A ” default deny” Infosec is one that is innovation phobic. When Infosec says “no” business will circumvent and now you’re in a doubly worse situation. The activity is taking place, and its completely unmanaged. As an aside, my goal is to allow users to do it, but make it secure. In the case of IM, you get IM security and block IM that circumvents. You provide a VPN and block GoToMyPC.
The presenter argued that default enable supports innovation. You block known bad, you monitor the reset. And here’s the worst part of the argument in my opinion. You use a honeypot to look at what the bad guy is trying to do to your open port and you learn. (This is a horrible argument because you are potentially destroying your companies security for your personal edification. Also honeypots can still exist in other network locations. Default allow on the firewall is not necessary for that.
Ultimately, this presenters goal wasn’t Jericho. Removing default denys goal is expunging Dr No rather than removing the last rule on everyone’s firewall.
The discussion was interesting as well:
1. If you think you’re doing “default deny” you are wrong. The universal firewall traversal exploit (80/TCP) and the secure universal firewall traversal exploit (443/TCP) let through plenty. Beyond that users seem to work to circumvent default deny through other methods accidental and intentional.
2. This talk of needing to align ourselves with business is wrong. We ‘re a part of business.
3. If we don’t assume badness and default deny, then we will be drilled by innovating bad guys who are always a step ahead.
4. Control is an illusion of your personal experience
5. How many companies have failed due to a Infosec breach? (I think this was an argument for default allow).

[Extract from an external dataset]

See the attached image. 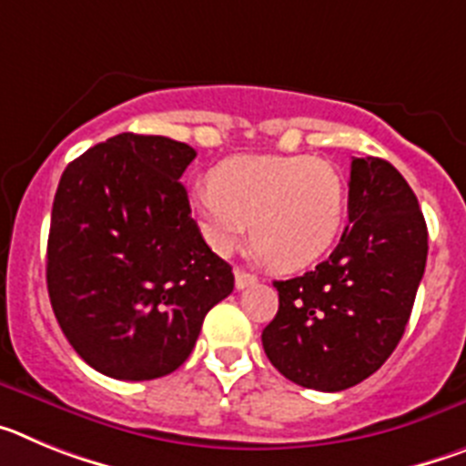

6. Sometimes you have to let them fail. I hear infosec people say this but what about due care? You can’t just wash your hands and wait for them to shipwreck. Make sure you have a get out of jail free card.
My thoughts:
I hate the concept that if I can’t prove something is insecure than it must be secure. You run into that all the time with patching or with any new service. To these people it is not enough to have a concept of how a service would be exploited, you have to demonstrate the exploit. It will be a challenge going into the future as services become more dynamic, technology more consumer oriented and access to data needed anywhere.